The interception strategy is already expanding beyond myeloma. Ductal carcinoma in situ of the breast—essentially cancer cells confined within milk ducts—has been treated preventatively for years. Now similar logic is expected to reach other high-risk precancerous conditions: Barrett esophagus, which elevates esophageal cancer risk; prostate intraepithelial neoplasia, linked to prostate cancer; and clonal hematopoiesis of indeterminate potential, or CHIP, which increases blood cancer risk. The framework is straightforward but profound: identify measurable biological transitions long before overt cancer occurs and treat those transitions as a means of reducing risk.

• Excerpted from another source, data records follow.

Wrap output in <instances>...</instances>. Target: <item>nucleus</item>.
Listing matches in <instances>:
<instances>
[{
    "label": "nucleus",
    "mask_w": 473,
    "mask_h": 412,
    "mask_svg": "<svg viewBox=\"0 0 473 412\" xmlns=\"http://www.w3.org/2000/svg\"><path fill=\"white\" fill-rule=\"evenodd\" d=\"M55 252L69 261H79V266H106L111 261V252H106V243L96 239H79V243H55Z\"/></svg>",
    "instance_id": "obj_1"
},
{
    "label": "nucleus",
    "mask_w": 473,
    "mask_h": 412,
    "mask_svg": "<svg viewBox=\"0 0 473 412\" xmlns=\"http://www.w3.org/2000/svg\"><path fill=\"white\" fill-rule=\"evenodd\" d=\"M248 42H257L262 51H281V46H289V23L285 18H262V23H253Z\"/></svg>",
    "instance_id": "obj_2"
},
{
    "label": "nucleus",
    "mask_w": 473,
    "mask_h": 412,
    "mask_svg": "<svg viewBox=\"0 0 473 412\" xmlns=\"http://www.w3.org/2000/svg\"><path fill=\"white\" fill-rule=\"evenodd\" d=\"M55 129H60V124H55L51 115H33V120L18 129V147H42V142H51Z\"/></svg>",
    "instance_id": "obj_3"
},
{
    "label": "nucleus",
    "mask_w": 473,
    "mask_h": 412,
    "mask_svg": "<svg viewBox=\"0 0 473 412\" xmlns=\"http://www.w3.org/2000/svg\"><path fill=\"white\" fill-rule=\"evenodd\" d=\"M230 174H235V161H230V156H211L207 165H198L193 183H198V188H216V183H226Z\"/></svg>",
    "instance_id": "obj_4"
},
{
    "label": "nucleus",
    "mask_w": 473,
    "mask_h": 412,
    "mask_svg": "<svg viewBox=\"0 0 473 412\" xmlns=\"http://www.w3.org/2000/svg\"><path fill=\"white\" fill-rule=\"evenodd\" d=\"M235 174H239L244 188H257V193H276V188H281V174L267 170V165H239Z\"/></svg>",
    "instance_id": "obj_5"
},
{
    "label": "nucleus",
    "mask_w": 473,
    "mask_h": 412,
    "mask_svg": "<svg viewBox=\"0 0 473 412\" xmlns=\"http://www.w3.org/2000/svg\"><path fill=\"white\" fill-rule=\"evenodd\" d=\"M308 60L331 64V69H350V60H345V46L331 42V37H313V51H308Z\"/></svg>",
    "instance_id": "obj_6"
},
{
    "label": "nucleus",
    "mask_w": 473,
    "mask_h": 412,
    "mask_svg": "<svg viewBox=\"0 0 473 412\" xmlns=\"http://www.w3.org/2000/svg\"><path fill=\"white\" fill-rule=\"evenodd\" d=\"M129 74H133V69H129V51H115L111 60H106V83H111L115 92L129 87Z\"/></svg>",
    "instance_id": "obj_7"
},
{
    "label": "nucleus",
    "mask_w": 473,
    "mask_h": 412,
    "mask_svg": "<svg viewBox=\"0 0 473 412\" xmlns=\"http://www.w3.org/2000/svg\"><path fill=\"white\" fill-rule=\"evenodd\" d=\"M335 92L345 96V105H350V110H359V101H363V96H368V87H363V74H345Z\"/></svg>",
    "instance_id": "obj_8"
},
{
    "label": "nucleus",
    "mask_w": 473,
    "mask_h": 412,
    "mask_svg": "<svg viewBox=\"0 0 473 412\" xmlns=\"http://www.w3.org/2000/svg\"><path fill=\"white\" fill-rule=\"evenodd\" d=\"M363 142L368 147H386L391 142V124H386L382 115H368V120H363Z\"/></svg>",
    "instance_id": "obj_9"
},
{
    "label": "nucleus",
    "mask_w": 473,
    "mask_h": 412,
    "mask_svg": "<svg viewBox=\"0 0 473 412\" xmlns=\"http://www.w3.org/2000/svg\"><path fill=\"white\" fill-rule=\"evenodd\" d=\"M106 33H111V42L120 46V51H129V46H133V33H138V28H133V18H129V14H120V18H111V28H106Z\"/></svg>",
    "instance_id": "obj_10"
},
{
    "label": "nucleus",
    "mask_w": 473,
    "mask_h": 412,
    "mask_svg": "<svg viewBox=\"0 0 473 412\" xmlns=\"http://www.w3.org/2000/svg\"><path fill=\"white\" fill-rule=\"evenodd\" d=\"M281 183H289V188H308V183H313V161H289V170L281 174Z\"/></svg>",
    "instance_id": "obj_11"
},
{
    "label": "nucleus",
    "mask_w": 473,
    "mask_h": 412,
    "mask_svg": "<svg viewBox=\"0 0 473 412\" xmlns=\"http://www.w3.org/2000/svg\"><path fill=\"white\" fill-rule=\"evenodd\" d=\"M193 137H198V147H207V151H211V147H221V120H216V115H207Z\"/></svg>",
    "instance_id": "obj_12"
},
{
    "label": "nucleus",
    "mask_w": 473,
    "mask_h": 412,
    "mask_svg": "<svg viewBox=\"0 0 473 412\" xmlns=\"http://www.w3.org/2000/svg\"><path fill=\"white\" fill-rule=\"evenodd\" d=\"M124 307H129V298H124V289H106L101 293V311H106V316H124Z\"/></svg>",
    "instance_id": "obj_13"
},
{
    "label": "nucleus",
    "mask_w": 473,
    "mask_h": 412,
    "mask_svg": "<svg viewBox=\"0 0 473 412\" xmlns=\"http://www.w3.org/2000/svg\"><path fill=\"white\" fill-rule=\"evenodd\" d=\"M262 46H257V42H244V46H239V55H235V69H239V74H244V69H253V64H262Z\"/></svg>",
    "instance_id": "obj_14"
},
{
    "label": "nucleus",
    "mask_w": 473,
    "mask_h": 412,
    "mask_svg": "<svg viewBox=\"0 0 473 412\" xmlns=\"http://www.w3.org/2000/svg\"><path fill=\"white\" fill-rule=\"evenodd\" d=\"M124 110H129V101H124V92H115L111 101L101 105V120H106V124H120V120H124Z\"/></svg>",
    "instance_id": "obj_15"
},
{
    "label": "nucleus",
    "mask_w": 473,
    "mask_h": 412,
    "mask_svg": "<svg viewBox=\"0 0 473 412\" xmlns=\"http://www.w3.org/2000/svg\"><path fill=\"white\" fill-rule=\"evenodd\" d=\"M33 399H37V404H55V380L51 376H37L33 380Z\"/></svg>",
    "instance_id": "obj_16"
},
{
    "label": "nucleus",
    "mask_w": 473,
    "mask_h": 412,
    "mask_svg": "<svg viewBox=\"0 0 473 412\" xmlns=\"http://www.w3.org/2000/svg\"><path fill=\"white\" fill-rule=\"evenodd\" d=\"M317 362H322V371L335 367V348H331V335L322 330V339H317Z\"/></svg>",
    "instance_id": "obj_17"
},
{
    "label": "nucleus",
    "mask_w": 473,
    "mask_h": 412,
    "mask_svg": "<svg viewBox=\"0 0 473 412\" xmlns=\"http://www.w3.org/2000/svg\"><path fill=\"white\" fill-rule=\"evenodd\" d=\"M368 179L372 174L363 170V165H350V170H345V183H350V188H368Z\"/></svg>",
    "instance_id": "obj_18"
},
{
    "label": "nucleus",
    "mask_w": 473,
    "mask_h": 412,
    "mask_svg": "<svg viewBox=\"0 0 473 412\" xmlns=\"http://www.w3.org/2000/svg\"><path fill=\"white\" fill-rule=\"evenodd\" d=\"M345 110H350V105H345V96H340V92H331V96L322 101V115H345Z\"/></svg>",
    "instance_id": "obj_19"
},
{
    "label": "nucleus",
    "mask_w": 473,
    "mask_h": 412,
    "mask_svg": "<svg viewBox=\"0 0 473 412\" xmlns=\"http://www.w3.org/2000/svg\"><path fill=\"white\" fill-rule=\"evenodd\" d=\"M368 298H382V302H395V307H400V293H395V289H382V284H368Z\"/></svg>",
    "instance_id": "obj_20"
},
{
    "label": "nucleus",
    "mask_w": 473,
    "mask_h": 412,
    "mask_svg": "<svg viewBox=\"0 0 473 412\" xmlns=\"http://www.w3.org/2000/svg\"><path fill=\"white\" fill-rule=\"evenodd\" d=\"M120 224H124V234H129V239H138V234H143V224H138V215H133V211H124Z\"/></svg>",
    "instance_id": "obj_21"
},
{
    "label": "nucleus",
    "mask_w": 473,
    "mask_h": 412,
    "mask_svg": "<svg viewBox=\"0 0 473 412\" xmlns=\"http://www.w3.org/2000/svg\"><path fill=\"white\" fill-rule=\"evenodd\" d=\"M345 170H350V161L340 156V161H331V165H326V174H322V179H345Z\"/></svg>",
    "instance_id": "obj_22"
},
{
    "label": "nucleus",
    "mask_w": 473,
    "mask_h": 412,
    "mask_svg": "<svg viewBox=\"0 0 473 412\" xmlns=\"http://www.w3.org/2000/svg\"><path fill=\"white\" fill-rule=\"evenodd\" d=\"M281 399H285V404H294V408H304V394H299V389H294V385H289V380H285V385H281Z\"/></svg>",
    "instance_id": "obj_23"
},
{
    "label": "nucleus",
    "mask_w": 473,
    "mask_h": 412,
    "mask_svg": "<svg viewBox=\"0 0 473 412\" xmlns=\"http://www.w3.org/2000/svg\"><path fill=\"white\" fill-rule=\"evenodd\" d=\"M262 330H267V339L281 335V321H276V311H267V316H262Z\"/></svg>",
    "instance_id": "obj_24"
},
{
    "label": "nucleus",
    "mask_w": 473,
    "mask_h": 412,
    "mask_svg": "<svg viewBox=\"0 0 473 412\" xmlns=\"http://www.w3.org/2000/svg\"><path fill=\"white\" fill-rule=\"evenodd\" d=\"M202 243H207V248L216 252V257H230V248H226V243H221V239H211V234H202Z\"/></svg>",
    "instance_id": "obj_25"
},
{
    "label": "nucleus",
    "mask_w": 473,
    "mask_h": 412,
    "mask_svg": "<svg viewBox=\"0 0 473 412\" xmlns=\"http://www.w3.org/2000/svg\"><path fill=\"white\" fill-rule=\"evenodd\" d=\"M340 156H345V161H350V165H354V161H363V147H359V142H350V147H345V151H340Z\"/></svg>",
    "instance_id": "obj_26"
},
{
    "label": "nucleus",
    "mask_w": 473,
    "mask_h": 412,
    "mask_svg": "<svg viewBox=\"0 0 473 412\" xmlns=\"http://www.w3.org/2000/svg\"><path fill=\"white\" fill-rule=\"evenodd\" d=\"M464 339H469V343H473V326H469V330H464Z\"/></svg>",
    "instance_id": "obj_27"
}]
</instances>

Parallel advances are sharpening early detection for established screening programs. Lung cancer screening using low-dose CT scans has saved lives but struggled with a persistent problem—too many false alarms. Radiomics, the application of artificial intelligence to extract quantitative features from clinical images, is now helping doctors distinguish which pulmonary nodules truly warrant concern, reducing unnecessary procedures and anxiety. Similarly, blood-based tests, or liquid biopsies, are improving as researchers generate more data and apply machine learning to distinguish genuine cancer signals from noise.
The convergence of these advances—interception, precision imaging, liquid biopsies, and AI—signals that 2026 will not be defined by a single breakthrough but by a philosophical shift in timing. Rather than asking "How do we treat this cancer?" the field is asking "How do we prevent it from ever becoming cancer?" This requires closing gaps in care and access, reducing health disparities, and ensuring that prevention strategies don't further divide those with resources from those without. But the scientific foundation is solid. After 15 years of patience, daratumumab's November approval proves the payoff is real.